### Reading text:
**********
At any rate, from the division's Classification Center came the 86th's allotment of members-to-be. Tables of Organization and Equipment at hand, and the records of individual GIs at his disposal, Capt. Harris sorted out the influx and the barracks began to fill.

Once you were assigned and reported to your permanent company you were interviewed by the company commander and then delivered to the tender mercies of the First Sergeant. Everything went downhill from that point.

You turned out for your first company formation and at its conclusion were turned over to the platoon sergeants. The next command invariably took you to the barber shop, where you could get any kind of haircut you wanted as long as it was GI.

In their turn the company officers and first sergeants searched out the men who might fill the bill as acting NCOs. Anyone with even a smattering of military training or whose record showed leadership in some field was tabbed.

It was done without the aid of costly, scientific research, and long before the development of computer technology. Basic information and precious common sense ruled-and it worked!

The 86th still was but a skeleton of its future self. Nevertheless, "Recon" was the mechanized version of Cavalry, its officers wore the crossed sabers of that Arm, and a time-honored role of Cavalry was to provide the "dash" and "color" for ceremonials.

So it was that when the Governor of neighboring Oklahoma was to pay an official visit to nearby Fort Smith, the 86th was tabbed to do the honors.

Again, driver-trained manpower was the problem. (Even a veteran mess sergeant who protested that he'd never driven any kind of motor vehicle was given a quick course and, to inculcate confidence, was chosen to pilot his company commander's scout car. Perspiring profusely, he came through with honors).

In immaculate vehicles and immaculate uniforms, the bob-tailed battalion met the Governor at the State Line, delivered him safely to his hotel, properly impressed the citizenry with the might of the 6th Armored Division and returned to the motor pool with vehicles, personnel and dignity intact.

Meantime, an important need was to make a variegated mass of individuals feel that the Army was not an amorphous ogre but a body of human beings with a common purpose; that they were regarded both as individuals--not just "bodies"--and the makings of a cohesive team. Also, that they had a "home" at last.
**********
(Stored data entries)
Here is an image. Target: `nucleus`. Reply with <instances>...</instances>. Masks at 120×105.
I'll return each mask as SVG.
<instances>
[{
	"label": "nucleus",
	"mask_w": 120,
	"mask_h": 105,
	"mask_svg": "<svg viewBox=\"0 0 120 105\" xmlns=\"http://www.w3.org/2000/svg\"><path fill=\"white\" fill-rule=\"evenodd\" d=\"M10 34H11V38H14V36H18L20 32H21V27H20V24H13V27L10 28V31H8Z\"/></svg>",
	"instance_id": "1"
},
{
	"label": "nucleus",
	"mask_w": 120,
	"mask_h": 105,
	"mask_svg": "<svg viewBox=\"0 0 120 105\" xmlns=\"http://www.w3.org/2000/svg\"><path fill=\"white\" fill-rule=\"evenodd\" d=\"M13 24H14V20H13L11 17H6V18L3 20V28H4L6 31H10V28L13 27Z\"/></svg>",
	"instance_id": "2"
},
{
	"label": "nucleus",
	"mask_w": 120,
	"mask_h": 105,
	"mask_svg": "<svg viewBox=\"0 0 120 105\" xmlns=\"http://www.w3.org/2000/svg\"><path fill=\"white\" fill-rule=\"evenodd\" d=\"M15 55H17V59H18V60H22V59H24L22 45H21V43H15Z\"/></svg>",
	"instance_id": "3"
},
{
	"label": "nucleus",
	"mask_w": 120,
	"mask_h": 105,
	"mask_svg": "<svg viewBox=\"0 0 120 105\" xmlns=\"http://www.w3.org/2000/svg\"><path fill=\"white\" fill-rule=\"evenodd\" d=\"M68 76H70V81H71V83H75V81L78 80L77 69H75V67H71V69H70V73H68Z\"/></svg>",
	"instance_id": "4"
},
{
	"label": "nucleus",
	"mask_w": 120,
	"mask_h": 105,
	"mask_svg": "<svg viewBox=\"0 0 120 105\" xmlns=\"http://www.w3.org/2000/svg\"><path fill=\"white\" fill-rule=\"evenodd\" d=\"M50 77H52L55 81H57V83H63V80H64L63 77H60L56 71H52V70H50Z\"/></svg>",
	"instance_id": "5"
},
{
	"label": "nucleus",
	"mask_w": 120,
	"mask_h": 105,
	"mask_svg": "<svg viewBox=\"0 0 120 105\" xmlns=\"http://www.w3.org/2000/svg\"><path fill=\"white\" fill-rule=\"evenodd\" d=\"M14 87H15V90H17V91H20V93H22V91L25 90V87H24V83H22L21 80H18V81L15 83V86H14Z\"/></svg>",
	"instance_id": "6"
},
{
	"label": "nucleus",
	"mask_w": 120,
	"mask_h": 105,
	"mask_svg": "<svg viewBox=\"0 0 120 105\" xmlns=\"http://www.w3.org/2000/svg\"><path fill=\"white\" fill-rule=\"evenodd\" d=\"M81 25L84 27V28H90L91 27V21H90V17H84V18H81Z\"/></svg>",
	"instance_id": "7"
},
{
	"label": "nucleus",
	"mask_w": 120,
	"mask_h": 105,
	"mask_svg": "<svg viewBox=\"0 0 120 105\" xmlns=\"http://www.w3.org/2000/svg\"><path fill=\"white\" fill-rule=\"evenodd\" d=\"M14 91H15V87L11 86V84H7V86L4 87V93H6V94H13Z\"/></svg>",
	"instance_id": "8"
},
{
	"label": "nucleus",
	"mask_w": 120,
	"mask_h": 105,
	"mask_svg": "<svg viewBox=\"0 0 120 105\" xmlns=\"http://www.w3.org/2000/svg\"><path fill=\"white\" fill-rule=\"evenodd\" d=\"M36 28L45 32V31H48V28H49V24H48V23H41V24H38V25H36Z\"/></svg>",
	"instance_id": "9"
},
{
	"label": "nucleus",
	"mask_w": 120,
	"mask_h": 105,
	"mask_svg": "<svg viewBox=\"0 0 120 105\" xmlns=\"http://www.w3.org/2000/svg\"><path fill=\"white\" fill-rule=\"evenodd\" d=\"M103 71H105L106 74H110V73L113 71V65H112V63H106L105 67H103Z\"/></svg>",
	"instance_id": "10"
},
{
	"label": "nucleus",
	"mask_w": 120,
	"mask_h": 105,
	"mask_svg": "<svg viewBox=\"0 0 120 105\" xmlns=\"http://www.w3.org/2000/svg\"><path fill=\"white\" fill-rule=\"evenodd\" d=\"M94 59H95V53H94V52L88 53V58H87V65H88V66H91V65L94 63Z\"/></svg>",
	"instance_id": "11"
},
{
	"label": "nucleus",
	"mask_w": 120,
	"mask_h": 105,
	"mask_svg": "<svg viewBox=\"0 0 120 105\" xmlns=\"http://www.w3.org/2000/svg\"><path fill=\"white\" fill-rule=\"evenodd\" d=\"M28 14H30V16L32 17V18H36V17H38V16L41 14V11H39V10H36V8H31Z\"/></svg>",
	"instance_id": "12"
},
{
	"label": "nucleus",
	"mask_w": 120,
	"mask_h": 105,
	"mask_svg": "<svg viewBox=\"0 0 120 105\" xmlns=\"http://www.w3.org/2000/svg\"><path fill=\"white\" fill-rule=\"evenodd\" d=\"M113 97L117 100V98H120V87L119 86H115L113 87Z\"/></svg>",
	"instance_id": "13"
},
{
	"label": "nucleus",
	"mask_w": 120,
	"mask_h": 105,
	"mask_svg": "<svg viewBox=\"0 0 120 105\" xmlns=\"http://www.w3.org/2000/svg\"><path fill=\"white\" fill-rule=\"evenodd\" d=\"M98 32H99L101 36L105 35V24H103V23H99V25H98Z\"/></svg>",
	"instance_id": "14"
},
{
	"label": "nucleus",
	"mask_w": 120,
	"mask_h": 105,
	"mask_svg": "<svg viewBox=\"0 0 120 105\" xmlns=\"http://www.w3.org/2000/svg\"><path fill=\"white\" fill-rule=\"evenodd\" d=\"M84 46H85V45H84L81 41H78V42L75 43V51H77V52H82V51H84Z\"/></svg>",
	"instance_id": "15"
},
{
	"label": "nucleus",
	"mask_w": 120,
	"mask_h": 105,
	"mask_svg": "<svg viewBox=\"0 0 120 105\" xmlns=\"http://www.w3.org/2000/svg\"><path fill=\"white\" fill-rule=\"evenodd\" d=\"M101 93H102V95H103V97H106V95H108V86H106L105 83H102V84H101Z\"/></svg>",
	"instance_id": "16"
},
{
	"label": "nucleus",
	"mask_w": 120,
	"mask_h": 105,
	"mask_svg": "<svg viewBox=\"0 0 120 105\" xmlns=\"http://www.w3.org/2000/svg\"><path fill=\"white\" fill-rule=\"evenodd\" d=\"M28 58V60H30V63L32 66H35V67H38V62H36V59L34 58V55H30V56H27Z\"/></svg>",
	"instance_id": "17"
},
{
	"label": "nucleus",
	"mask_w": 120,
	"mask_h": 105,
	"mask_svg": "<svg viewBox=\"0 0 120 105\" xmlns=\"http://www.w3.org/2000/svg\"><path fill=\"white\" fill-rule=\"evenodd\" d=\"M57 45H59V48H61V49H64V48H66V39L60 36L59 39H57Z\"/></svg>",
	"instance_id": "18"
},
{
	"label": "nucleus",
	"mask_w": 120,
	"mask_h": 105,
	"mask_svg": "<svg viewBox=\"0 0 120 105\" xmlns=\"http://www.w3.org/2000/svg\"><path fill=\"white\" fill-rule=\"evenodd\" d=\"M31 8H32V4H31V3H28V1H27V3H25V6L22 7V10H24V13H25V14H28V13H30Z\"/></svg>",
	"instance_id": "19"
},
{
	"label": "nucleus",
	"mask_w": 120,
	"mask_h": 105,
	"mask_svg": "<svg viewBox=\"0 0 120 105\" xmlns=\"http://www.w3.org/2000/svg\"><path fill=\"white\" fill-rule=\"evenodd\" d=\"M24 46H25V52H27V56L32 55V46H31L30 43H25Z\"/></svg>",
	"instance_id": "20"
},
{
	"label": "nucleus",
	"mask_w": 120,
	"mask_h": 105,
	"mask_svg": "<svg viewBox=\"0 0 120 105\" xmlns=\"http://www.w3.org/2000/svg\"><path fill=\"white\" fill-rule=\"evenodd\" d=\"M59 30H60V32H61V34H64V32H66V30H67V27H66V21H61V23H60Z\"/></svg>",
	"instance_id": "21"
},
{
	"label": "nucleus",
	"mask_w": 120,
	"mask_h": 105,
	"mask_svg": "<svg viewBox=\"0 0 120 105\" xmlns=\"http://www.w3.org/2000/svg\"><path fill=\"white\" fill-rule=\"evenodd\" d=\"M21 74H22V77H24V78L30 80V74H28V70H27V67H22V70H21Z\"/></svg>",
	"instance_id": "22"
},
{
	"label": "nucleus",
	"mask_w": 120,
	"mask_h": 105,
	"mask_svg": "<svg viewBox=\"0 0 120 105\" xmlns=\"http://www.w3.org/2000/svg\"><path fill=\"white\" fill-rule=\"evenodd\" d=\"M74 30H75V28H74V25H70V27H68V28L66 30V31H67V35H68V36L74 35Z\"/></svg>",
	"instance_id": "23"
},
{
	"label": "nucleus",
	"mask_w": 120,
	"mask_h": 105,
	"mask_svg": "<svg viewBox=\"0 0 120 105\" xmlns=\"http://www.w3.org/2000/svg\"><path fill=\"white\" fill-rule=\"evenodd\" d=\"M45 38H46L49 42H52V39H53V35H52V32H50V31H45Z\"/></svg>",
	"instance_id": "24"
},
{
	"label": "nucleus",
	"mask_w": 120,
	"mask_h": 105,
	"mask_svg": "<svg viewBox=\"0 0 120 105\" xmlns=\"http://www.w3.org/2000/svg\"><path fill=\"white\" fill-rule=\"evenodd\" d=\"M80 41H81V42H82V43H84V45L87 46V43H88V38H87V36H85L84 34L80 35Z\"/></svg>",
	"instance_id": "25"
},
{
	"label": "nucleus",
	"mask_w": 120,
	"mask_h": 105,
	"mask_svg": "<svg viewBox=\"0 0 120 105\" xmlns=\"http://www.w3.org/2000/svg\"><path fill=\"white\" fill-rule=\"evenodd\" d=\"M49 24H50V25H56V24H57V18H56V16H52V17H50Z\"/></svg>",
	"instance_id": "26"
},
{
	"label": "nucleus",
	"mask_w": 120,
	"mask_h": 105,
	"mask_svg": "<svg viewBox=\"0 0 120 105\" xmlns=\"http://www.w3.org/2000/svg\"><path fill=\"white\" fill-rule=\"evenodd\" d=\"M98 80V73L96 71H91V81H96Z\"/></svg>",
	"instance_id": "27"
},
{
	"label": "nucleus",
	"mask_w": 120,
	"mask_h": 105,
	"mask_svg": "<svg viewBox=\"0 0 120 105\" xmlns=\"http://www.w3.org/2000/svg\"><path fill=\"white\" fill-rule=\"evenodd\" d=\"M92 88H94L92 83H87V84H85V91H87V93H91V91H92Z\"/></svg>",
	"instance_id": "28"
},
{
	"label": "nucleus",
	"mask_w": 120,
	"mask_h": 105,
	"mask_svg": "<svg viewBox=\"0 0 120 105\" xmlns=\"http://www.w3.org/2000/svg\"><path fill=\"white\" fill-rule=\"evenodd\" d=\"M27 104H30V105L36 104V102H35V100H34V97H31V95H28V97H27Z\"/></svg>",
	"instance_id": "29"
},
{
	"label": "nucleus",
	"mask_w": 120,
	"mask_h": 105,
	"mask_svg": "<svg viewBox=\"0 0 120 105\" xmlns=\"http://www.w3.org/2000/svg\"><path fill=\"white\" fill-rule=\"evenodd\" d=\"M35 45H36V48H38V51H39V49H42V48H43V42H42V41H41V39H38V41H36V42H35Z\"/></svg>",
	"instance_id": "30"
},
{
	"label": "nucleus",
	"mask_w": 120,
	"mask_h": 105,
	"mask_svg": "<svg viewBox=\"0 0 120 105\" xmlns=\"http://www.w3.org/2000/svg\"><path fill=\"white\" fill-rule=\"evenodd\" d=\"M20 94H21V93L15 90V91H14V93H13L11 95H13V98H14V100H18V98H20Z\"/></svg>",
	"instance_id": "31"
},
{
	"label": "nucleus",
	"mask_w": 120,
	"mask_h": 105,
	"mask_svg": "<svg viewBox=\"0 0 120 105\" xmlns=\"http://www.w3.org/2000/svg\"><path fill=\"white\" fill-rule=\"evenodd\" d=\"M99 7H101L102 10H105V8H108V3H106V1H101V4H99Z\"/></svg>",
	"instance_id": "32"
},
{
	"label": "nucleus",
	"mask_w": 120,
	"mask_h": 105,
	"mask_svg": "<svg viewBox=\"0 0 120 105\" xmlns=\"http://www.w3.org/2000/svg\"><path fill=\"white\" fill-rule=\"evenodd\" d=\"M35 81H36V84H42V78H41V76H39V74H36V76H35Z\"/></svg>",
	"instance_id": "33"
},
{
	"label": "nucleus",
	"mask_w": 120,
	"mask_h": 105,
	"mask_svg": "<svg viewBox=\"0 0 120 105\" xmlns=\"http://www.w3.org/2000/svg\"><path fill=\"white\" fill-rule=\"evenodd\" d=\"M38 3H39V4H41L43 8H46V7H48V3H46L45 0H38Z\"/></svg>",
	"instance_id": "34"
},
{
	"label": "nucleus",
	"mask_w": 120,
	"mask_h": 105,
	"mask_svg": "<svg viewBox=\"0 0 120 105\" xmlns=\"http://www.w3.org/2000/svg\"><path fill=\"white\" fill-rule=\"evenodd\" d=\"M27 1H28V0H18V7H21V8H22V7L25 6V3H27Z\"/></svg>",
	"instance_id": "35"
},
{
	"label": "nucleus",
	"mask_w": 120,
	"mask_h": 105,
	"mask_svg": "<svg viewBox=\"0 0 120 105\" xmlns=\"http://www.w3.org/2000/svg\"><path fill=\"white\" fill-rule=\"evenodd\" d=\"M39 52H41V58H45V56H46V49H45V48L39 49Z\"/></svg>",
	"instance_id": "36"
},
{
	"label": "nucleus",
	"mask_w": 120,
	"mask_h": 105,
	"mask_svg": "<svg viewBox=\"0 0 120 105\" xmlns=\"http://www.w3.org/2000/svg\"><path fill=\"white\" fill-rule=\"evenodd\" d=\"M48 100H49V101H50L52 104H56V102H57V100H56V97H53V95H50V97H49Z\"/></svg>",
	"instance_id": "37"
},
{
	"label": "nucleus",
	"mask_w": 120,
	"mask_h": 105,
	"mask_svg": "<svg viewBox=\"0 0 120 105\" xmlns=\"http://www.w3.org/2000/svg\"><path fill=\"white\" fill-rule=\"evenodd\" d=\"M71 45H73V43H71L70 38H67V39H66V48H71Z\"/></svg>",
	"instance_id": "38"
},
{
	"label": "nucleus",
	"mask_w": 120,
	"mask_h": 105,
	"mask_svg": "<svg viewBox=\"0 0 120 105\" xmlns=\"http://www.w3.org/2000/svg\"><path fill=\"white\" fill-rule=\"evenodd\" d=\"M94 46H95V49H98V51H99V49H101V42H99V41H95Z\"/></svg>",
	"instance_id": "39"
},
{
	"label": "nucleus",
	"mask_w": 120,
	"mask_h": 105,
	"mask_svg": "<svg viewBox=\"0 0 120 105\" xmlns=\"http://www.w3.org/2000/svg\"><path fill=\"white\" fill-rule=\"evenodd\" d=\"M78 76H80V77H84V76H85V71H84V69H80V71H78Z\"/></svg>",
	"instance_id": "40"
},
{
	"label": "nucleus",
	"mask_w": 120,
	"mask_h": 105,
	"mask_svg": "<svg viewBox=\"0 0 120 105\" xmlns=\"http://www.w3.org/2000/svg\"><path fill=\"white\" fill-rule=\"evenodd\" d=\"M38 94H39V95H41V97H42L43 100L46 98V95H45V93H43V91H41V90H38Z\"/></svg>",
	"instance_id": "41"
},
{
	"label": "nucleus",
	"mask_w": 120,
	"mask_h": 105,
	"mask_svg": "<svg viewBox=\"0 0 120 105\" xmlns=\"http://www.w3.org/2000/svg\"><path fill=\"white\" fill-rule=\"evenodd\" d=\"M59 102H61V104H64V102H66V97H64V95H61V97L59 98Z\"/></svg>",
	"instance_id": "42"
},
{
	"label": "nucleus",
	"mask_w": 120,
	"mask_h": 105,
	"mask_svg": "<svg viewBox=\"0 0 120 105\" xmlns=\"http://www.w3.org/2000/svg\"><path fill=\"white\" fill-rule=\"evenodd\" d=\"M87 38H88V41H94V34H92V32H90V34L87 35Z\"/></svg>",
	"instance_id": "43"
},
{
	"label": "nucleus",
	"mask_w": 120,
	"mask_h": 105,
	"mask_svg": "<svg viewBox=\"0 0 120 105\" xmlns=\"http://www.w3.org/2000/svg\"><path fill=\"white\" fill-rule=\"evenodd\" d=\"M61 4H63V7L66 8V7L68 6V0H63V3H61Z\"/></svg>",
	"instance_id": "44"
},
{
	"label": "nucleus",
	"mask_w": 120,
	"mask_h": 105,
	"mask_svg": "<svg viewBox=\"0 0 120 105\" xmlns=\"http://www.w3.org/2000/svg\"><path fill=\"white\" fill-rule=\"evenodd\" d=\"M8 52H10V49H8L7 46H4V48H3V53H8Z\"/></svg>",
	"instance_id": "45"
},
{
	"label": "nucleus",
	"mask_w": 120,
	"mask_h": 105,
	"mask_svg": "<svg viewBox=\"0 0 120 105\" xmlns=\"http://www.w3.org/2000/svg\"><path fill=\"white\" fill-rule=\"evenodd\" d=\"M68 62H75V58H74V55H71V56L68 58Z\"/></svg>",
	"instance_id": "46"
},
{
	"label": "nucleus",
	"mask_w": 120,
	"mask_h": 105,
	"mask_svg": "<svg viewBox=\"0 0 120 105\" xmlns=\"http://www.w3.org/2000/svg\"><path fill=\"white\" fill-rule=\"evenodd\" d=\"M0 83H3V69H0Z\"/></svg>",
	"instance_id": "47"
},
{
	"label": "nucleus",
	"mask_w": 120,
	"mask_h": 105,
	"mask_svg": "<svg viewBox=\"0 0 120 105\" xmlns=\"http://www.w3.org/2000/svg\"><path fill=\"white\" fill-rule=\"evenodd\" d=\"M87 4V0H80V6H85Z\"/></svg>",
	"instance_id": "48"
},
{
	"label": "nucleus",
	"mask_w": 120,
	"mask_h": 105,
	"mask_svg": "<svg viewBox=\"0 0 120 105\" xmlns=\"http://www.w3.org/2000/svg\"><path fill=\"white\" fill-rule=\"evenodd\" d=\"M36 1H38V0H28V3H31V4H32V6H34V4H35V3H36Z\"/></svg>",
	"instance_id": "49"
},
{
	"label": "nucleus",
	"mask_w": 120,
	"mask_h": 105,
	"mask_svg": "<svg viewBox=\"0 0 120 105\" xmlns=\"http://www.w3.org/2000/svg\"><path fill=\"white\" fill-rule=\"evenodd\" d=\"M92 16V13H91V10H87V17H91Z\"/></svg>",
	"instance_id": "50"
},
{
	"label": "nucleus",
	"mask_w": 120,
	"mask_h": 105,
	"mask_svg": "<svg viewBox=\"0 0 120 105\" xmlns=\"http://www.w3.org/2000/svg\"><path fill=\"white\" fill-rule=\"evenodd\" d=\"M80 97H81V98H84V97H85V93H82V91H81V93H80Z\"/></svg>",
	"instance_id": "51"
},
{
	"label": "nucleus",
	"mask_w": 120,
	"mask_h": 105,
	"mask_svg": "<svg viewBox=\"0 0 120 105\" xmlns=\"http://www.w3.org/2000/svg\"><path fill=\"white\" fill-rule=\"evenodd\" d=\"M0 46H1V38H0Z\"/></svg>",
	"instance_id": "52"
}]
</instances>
**********
### Task prompt:
Return the complete passage about the 86th's early days word for word. This data was taken from a separate source.

### Answer section:
At any rate, from the division's Classification Center came the 86th's allotment of members-to-be. Tables of Organization and Equipment at hand, and the records of individual GIs at his disposal, Capt. Harris sorted out the influx and the barracks began to fill.

Once you were assigned and reported to your permanent company you were interviewed by the company commander and then delivered to the tender mercies of the First Sergeant. Everything went downhill from that point.

You turned out for your first company formation and at its conclusion were turned over to the platoon sergeants. The next command invariably took you to the barber shop, where you could get any kind of haircut you wanted as long as it was GI.

In their turn the company officers and first sergeants searched out the men who might fill the bill as acting NCOs. Anyone with even a smattering of military training or whose record showed leadership in some field was tabbed.

It was done without the aid of costly, scientific research, and long before the development of computer technology. Basic information and precious common sense ruled-and it worked!

The 86th still was but a skeleton of its future self. Nevertheless, "Recon" was the mechanized version of Cavalry, its officers wore the crossed sabers of that Arm, and a time-honored role of Cavalry was to provide the "dash" and "color" for ceremonials.

So it was that when the Governor of neighboring Oklahoma was to pay an official visit to nearby Fort Smith, the 86th was tabbed to do the honors.

Again, driver-trained manpower was the problem. (Even a veteran mess sergeant who protested that he'd never driven any kind of motor vehicle was given a quick course and, to inculcate confidence, was chosen to pilot his company commander's scout car. Perspiring profusely, he came through with honors).

In immaculate vehicles and immaculate uniforms, the bob-tailed battalion met the Governor at the State Line, delivered him safely to his hotel, properly impressed the citizenry with the might of the 6th Armored Division and returned to the motor pool with vehicles, personnel and dignity intact.

Meantime, an important need was to make a variegated mass of individuals feel that the Army was not an amorphous ogre but a body of human beings with a common purpose; that they were regarded both as individuals--not just "bodies"--and the makings of a cohesive team. Also, that they had a "home" at last.